Copy the data exactly as it appears, and do not include any pictures.

• • • • • • •

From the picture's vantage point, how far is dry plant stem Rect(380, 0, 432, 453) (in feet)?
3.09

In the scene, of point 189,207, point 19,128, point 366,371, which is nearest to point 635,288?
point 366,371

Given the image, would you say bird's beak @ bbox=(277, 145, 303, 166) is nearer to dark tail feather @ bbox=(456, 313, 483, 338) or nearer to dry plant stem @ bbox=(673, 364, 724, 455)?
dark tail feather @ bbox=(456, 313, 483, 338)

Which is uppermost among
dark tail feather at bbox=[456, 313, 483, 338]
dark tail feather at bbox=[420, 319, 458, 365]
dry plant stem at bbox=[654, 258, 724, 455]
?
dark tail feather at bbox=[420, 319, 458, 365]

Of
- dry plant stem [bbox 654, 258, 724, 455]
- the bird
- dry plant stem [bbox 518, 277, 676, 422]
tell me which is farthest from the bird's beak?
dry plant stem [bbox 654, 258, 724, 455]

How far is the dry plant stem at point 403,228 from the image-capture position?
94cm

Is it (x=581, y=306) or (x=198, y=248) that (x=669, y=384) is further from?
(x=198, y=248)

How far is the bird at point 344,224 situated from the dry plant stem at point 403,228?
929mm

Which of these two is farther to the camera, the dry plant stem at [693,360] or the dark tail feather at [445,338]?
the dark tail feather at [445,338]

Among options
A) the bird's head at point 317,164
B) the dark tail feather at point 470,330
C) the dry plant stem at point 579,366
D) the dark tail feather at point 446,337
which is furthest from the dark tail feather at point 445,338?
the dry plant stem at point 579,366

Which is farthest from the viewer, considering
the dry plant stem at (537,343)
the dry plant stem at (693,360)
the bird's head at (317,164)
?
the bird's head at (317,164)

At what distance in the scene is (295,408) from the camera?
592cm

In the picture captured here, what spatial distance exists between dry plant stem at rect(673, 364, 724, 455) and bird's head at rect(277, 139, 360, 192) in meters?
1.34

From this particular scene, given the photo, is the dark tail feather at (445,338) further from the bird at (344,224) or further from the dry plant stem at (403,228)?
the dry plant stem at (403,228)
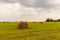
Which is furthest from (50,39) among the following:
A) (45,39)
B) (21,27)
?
(21,27)

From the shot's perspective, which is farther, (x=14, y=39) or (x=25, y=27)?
(x=25, y=27)

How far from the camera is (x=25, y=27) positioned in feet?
132

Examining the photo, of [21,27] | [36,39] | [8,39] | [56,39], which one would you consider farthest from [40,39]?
[21,27]

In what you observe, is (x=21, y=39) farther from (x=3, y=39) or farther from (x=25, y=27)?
(x=25, y=27)

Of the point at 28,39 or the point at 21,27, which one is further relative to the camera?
the point at 21,27

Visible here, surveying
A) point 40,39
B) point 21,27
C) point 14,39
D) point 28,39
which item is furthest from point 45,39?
point 21,27

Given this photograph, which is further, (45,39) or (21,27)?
(21,27)

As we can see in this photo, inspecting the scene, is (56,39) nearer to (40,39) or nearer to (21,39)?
(40,39)

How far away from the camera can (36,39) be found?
24328mm

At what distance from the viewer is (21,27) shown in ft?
131

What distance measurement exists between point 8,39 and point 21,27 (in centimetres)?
1602

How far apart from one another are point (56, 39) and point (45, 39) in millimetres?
1592

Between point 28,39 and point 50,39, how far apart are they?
3114mm

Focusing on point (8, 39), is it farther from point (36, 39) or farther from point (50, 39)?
point (50, 39)
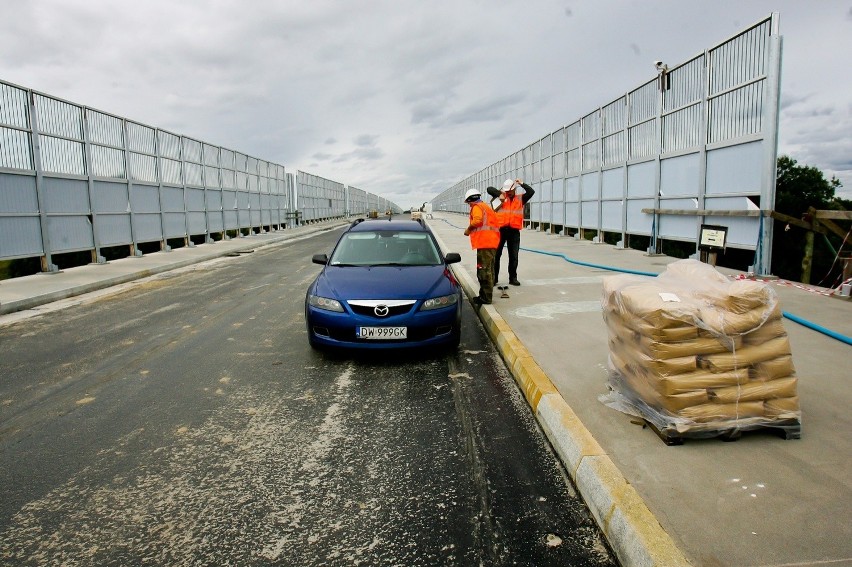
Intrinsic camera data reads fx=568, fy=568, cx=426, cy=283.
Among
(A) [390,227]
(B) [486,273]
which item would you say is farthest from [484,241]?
(A) [390,227]

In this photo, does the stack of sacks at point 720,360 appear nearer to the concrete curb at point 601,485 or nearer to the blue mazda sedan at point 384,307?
the concrete curb at point 601,485

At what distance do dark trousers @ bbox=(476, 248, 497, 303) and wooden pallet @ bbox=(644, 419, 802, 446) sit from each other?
15.5 feet

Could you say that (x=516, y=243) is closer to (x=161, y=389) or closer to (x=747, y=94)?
(x=747, y=94)

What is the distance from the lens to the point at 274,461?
3.58m

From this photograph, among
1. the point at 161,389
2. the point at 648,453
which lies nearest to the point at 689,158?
the point at 648,453

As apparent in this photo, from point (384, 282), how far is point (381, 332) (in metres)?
0.72

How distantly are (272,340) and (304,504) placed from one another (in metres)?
3.92

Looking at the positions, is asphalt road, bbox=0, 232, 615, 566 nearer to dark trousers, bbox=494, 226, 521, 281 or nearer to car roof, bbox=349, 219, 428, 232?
car roof, bbox=349, 219, 428, 232

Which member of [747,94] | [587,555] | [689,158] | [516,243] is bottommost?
[587,555]

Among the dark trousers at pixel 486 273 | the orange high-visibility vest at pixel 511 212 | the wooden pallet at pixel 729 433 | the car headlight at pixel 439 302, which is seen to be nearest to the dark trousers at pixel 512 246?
the orange high-visibility vest at pixel 511 212

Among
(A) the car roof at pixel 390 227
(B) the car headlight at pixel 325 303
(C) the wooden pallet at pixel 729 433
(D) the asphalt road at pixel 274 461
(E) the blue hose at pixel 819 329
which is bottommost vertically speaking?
(D) the asphalt road at pixel 274 461

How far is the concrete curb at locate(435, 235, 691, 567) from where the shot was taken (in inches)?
96.8

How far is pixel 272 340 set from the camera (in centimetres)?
677

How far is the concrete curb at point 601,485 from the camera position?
2459 mm
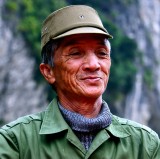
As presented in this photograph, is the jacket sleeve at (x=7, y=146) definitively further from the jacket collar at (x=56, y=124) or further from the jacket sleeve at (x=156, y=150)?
the jacket sleeve at (x=156, y=150)

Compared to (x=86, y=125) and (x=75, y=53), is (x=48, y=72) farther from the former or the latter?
(x=86, y=125)

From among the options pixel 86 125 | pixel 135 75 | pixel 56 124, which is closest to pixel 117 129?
pixel 86 125

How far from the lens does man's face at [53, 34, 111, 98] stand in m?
2.25

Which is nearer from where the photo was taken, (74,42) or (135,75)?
(74,42)

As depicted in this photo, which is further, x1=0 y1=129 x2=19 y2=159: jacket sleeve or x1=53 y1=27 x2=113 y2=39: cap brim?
x1=53 y1=27 x2=113 y2=39: cap brim

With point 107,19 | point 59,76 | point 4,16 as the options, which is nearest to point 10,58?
point 4,16

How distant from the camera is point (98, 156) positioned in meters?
2.17

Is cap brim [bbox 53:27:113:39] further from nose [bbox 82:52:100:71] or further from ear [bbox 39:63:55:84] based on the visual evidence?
ear [bbox 39:63:55:84]

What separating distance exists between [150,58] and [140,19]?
194 cm

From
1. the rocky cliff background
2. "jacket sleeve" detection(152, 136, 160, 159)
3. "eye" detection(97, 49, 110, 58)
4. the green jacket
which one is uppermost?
"eye" detection(97, 49, 110, 58)

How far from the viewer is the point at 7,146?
2117mm

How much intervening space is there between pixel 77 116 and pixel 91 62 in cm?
21

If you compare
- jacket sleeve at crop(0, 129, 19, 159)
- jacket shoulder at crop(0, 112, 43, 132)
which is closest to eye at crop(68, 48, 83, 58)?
jacket shoulder at crop(0, 112, 43, 132)

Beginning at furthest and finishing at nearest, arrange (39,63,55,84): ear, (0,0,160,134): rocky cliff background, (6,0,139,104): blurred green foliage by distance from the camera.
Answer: (6,0,139,104): blurred green foliage, (0,0,160,134): rocky cliff background, (39,63,55,84): ear
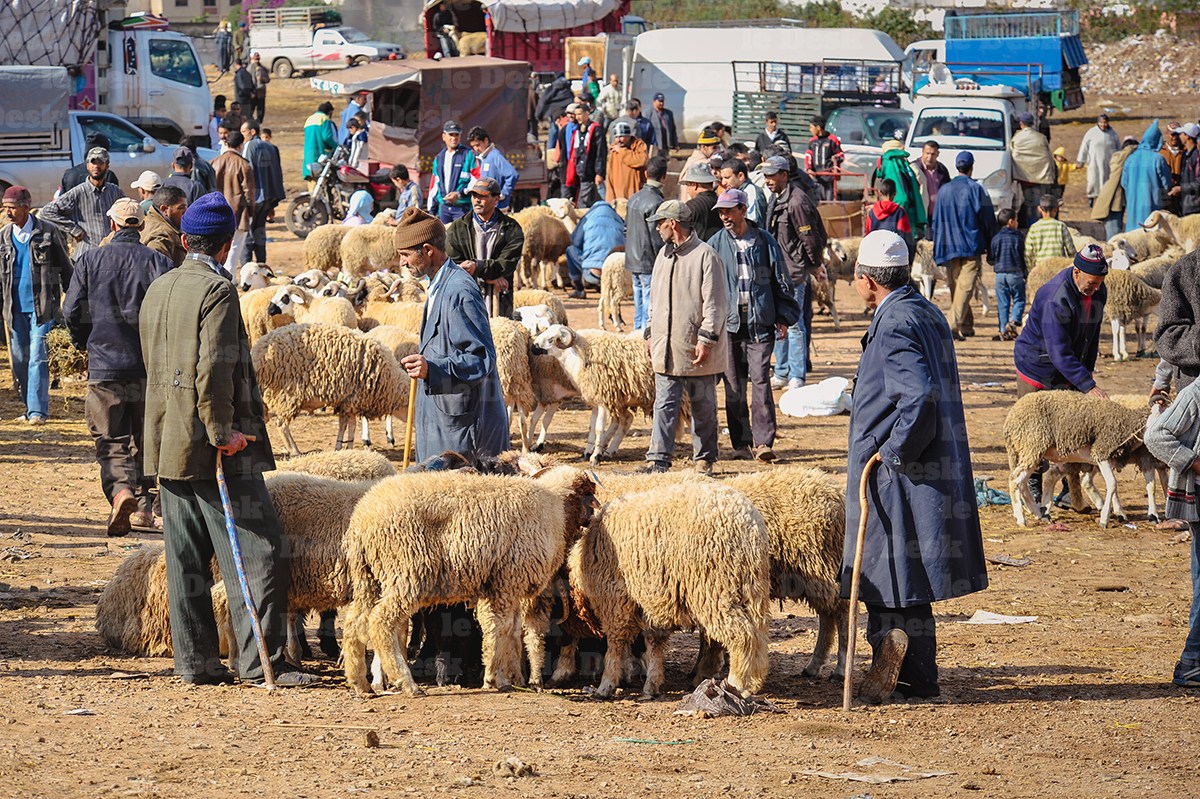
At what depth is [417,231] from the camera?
5789 mm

• • • • • • •

EXERCISE ANSWER:
From the picture's vantage point, how far is dry plant stem Rect(380, 0, 432, 453) (in feet)?
3.09

In the scene, of point 189,207, point 19,128, point 366,371, which is nearest to point 635,288?
point 366,371

Given the image, would you say bird's beak @ bbox=(277, 145, 303, 166) is nearer to dark tail feather @ bbox=(456, 313, 483, 338) or nearer to dry plant stem @ bbox=(673, 364, 724, 455)?
dark tail feather @ bbox=(456, 313, 483, 338)

Which is uppermost among
dark tail feather at bbox=[456, 313, 483, 338]
dark tail feather at bbox=[420, 319, 458, 365]
dry plant stem at bbox=[654, 258, 724, 455]
?
dark tail feather at bbox=[420, 319, 458, 365]

Of
- dry plant stem [bbox 654, 258, 724, 455]
- the bird
- dry plant stem [bbox 518, 277, 676, 422]
tell me which is farthest from the bird's beak?
dry plant stem [bbox 654, 258, 724, 455]

How far is the dry plant stem at point 403,228 from the image-capture position?
94cm

Is it (x=581, y=306) or (x=198, y=248) that (x=669, y=384) is further from?
(x=198, y=248)

How far is the bird at point 344,224 situated from the dry plant stem at point 403,228?
929mm

Which of these two is farther to the camera, the dry plant stem at [693,360] or the dark tail feather at [445,338]?
the dark tail feather at [445,338]

Among options
A) the bird's head at point 317,164
B) the dark tail feather at point 470,330
C) the dry plant stem at point 579,366
D) the dark tail feather at point 446,337
which is furthest from the dark tail feather at point 445,338?
the dry plant stem at point 579,366

Which is farthest from the viewer, considering
the dry plant stem at (537,343)
the dry plant stem at (693,360)
the bird's head at (317,164)
?
the bird's head at (317,164)

At what distance in the scene is (295,408) from the camera?
592cm

In the picture captured here, what spatial distance exists between dry plant stem at rect(673, 364, 724, 455) and bird's head at rect(277, 139, 360, 192) in meters?
1.34

From this particular scene, given the photo, is the dark tail feather at (445,338) further from the bird at (344,224) or further from the dry plant stem at (403,228)?
the dry plant stem at (403,228)
Which is furthest from (50,39) among the following:
A) (45,39)
B) (21,27)
?
(21,27)

From the shot's perspective, which is farther, (x=14, y=39) or (x=25, y=27)?
(x=25, y=27)

How far from the camera is (x=25, y=27) positioned in feet?
132

Examining the photo, of [21,27] | [36,39] | [8,39] | [56,39], which one would you consider farthest from [40,39]?
[21,27]

In what you observe, is (x=21, y=39) farther from (x=3, y=39) or farther from (x=25, y=27)?
(x=25, y=27)

Of the point at 28,39 or the point at 21,27, which one is further relative to the camera?
the point at 21,27

Visible here, surveying
A) point 40,39
B) point 21,27
C) point 14,39
D) point 28,39
which item is furthest from point 45,39?
point 21,27

Given this photograph, which is further, (45,39) or (21,27)?
(21,27)

As we can see in this photo, inspecting the scene, is (56,39) nearer to (40,39) or nearer to (21,39)?
(40,39)

How far away from the camera can (36,39) be found?
24328mm

At what distance from the viewer is (21,27) shown in ft?
131

What distance measurement exists between point 8,39 and point 21,27 (in centimetres)?
1602

How far apart from one another are point (56, 39) and point (45, 39) in millimetres?
1592

Between point 28,39 and point 50,39, how far apart are they?
3114mm

Focusing on point (8, 39), is it farther from point (36, 39) or farther from point (50, 39)?
point (50, 39)
Intrinsic camera data reads fx=568, fy=568, cx=426, cy=283.
Among
(A) [390,227]
(B) [486,273]
which item would you say is farthest from [484,241]?
(A) [390,227]

In this photo, does the stack of sacks at point 720,360 appear nearer to the concrete curb at point 601,485 or nearer to the blue mazda sedan at point 384,307?
the concrete curb at point 601,485

At what distance do dark trousers @ bbox=(476, 248, 497, 303) and wooden pallet @ bbox=(644, 419, 802, 446) sit from each other?
15.5 feet

Could you say that (x=516, y=243) is closer to (x=161, y=389) or closer to (x=747, y=94)?
(x=747, y=94)

What is the distance from the lens to the point at 274,461?
3.58m

From this photograph, among
1. the point at 161,389
2. the point at 648,453
which lies nearest to the point at 689,158?
the point at 648,453

As apparent in this photo, from point (384, 282), how far is point (381, 332) (in metres)?
0.72

How distantly are (272,340) and (304,504) placed from one another (in metres)?
3.92

Looking at the positions, is asphalt road, bbox=0, 232, 615, 566 nearer to dark trousers, bbox=494, 226, 521, 281 or nearer to car roof, bbox=349, 219, 428, 232?
car roof, bbox=349, 219, 428, 232

Which member of [747,94] | [587,555] | [689,158] | [516,243] is bottommost?
[587,555]

Among the dark trousers at pixel 486 273 | the orange high-visibility vest at pixel 511 212 | the wooden pallet at pixel 729 433 | the car headlight at pixel 439 302, which is seen to be nearest to the dark trousers at pixel 512 246?
the orange high-visibility vest at pixel 511 212

Among
(A) the car roof at pixel 390 227
(B) the car headlight at pixel 325 303
(C) the wooden pallet at pixel 729 433
(D) the asphalt road at pixel 274 461
(E) the blue hose at pixel 819 329
which is bottommost vertically speaking?
(D) the asphalt road at pixel 274 461

How far is the concrete curb at locate(435, 235, 691, 567) from where the shot was taken (in inches)?
96.8

How far is pixel 272 340 set from the camera (in centimetres)?
677

How far is the concrete curb at point 601,485 from the camera position?
2459 mm
As presented in this photograph, is the jacket sleeve at (x=7, y=146) definitively further from the jacket collar at (x=56, y=124) or further from the jacket sleeve at (x=156, y=150)?
the jacket sleeve at (x=156, y=150)

Compared to (x=86, y=125) and (x=75, y=53), is (x=48, y=72) farther from the former or the latter?
(x=86, y=125)

From among the options pixel 86 125 | pixel 135 75 | pixel 56 124, which is closest to pixel 117 129?
pixel 86 125

How far from the lens does man's face at [53, 34, 111, 98] stand in m?
2.25

Which is nearer from where the photo was taken, (74,42) or (135,75)?
(74,42)

As depicted in this photo, which is further, x1=0 y1=129 x2=19 y2=159: jacket sleeve or x1=53 y1=27 x2=113 y2=39: cap brim?
x1=53 y1=27 x2=113 y2=39: cap brim

With point 107,19 | point 59,76 | point 4,16 as the options, which is nearest to point 10,58?
point 4,16

How distant from the camera is point (98, 156) positioned in meters?
2.17

Is cap brim [bbox 53:27:113:39] further from nose [bbox 82:52:100:71] or further from ear [bbox 39:63:55:84] based on the visual evidence?
ear [bbox 39:63:55:84]

What separating distance exists between [150,58] and [140,19]?
194 cm

From
1. the rocky cliff background
2. "jacket sleeve" detection(152, 136, 160, 159)
3. "eye" detection(97, 49, 110, 58)
4. the green jacket
which one is uppermost?
"eye" detection(97, 49, 110, 58)

How far from the viewer is the point at 7,146?
2117mm

How much intervening space is there between pixel 77 116 and pixel 91 62 in cm?
21

If you compare
- jacket sleeve at crop(0, 129, 19, 159)
- jacket shoulder at crop(0, 112, 43, 132)
which is closest to eye at crop(68, 48, 83, 58)?
jacket shoulder at crop(0, 112, 43, 132)

Beginning at furthest and finishing at nearest, arrange (39,63,55,84): ear, (0,0,160,134): rocky cliff background, (6,0,139,104): blurred green foliage by distance from the camera.
Answer: (6,0,139,104): blurred green foliage, (0,0,160,134): rocky cliff background, (39,63,55,84): ear
At what depth is [417,231] from the camera?
5789 mm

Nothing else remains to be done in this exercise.